All my former keywords (bids of a few cents for each click, #1 position) were suddenly doomed “poor quality” and “not relevant”. The minimum bid was raised to almost 90 cents though there is no competition.
It’s a complaint we hear most often from newbies to the Google AdWords advertising program.
You should see right away that the amount you bid is not the amount you pay. Google AdWords uses a so-called second price auction model the effect of which is that while you may bid 90 cents, the paid amount will probably be much less. The bid in this case indicates your seriousness, how much you *could* be paying. Of course, you can’t know for sure before you accrue clicks. However, based on general experience we may state that the price will be really lower since you have few competitors. Try to get a good click-through-rate and the actual CPC will go on lowering down to $0.10 or so. It should be noted that some savvy advertisers are known to have bid around $100.00 and paid $0.01. Generally speaking, your short-term competitors may increase the average CPC temporarily their actual costs, however, will get them to leave finally.

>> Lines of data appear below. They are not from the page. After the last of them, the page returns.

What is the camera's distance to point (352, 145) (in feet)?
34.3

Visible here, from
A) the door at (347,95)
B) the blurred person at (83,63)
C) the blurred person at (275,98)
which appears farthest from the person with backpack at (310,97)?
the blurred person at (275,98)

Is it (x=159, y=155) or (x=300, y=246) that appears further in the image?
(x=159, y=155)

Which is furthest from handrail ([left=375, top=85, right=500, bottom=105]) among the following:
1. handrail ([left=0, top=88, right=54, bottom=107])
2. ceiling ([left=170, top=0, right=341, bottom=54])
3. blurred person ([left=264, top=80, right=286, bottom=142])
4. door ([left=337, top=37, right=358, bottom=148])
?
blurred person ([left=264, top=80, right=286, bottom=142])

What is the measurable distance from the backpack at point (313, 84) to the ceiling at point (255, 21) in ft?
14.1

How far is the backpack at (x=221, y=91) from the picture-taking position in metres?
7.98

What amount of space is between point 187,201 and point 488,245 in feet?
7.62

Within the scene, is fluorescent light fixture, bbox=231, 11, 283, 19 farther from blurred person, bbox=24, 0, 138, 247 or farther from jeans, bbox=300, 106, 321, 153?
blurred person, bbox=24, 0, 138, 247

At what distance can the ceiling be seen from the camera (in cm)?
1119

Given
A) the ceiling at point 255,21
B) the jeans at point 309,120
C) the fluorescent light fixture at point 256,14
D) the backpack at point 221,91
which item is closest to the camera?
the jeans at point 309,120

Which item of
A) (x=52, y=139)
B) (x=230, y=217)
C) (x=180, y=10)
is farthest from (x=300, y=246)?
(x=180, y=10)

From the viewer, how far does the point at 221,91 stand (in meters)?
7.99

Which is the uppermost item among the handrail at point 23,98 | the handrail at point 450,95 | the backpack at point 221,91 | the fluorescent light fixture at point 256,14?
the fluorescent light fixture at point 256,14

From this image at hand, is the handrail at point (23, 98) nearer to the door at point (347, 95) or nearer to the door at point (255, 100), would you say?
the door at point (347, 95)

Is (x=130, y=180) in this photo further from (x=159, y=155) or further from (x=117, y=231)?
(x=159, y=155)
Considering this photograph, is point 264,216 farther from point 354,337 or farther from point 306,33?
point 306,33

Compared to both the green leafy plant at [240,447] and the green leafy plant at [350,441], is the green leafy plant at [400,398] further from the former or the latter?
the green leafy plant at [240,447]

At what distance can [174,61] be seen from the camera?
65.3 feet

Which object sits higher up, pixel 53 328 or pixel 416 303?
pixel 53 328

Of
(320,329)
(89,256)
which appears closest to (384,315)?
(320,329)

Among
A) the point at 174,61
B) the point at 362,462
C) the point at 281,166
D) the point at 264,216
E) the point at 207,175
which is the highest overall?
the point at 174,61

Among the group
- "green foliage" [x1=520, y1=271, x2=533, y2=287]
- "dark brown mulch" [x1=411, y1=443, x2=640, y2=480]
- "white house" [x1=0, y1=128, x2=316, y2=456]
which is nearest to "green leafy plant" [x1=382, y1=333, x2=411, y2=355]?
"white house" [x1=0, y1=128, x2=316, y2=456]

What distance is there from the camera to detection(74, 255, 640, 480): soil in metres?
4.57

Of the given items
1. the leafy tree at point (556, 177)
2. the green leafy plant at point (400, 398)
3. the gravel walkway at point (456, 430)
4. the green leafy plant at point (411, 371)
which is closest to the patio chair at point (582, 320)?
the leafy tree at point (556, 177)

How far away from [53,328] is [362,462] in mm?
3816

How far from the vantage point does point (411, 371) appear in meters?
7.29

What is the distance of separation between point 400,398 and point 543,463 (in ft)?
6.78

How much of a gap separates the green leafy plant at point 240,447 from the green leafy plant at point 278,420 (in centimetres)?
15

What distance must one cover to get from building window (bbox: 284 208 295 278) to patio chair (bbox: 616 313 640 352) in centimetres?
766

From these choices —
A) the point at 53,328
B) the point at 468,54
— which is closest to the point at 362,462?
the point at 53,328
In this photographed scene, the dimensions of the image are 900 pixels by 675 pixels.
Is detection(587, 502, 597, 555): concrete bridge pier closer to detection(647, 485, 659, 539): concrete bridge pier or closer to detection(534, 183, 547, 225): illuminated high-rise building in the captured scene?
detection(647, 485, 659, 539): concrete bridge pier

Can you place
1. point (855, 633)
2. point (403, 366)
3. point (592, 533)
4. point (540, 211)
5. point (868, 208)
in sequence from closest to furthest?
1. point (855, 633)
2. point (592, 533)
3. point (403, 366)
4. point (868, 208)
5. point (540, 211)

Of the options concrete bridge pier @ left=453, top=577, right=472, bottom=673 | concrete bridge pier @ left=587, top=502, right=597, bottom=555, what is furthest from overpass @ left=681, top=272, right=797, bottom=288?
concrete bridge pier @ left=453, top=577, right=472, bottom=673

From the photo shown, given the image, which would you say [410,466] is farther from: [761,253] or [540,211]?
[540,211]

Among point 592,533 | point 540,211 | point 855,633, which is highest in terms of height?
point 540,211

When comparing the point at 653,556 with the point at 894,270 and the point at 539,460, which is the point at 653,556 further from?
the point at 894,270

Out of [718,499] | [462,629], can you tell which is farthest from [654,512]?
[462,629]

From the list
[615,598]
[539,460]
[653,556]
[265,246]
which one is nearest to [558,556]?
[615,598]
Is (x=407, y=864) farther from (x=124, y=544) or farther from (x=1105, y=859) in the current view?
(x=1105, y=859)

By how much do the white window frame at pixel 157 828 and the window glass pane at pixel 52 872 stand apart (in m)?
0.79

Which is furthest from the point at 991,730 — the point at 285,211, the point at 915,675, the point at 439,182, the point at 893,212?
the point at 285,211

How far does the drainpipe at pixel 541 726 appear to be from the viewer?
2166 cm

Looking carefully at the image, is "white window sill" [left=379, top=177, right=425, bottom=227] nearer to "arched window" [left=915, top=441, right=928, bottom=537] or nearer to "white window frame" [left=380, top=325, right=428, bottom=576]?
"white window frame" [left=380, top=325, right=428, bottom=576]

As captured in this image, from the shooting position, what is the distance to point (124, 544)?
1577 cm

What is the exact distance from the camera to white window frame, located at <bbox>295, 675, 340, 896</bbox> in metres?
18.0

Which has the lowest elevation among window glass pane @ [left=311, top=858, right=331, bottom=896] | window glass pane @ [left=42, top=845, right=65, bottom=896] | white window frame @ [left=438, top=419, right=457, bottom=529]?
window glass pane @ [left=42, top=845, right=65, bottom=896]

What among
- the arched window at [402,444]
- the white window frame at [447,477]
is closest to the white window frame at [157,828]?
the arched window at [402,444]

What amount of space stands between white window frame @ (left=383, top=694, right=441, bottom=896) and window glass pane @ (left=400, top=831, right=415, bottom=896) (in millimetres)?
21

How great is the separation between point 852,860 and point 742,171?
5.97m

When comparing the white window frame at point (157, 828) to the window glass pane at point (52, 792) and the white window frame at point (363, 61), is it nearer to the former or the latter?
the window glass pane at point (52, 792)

What you should achieve is to have a nice CTR in the region of 5% or higher, keyword search only. The Google AdWords system is considered to assume a cca. 2.5% CTR until you build up a meaningful history specifying your own actual CTR. Specialists argue the system seems to have a price goal for the space which is in fact a lower limit. In case your landing pages, ads and keywords are fine you may receive a good initial minimum bid. AdWords, however, modifies the minimum bids in stages. The second stage is the very first visit by the AdWords bot exploring your landing page quality and various relevance factors. If the bot results are poor you may see a sudden increase in your minimum bids which newbies are often upset with. Now you need to discover what the problems might be, create a new ad group and cancel the former one.
If the above remedies don’t cure the situation you are punished by a poor account history in the course of the AdWords auction. Established online businesses often rehabilitate such keywords by moving them to a new Google AdWords account. Small ventures, of course, are often unable to follow suite and have more difficulties with solving the problem. All in all, we may state that if you have few competitors you will not have to pay high costs per click for extended periods of time. Precondition is, of course, that you need to build up a meaningful history with acceptable CTR values so as to lower the actual prices. It’s plenty of work to do for any new advertiser.
I was geting punished with this so I have increased my max cpc by about 200% so fingers crossed
@philip – have you improved your QS to 8 or 9 out of 10? That’s a first and better step than just increasing bids, usually. A better return on investment.
I set up an account for a web client and got 11,000 impressions with only 3 clciks in first 4 hours before I realised what was happening. min first page bid jumped to $6.50 I stopped ebverything started agaian , refined and tragetted. Got CTR to 0.90 but still wanting $6.50 or $13.00 min bid
Client obviously can’t afford this.
Are you suggesting the best thing really is to close that account and start fresh to eliminate that sordid history?
alternatively – how long will it take before cost come down.
I assume I have to get qs to at least 4-5
Brand new unrun adgroup has QS 2-3 and FP bid $6.50
I really do need help!!
@jennifer – you need to focus on the Exact Match CTR. From the size of the impression list and the low CTR, you probably have Content Network and Broad Match enabled. You can’t accurately discern the CTR of the Exact Match that way. See the “Getting Started With AdWords Part 1” video – great way to focus attention on driving up CTR. That’s not *all* of Quality Score, but as an initial tactic it helps.
Yes to broad match.
No to content network.
I just watched the video – thanks
We had an expert massage one of our accounts and he had all 3 – broad, phrase and exact for the same phrases in the keywords. He was getting over 10% CTR so seemed to know what he was doing.
Why would he have done that? What are the up side and down side of doing that.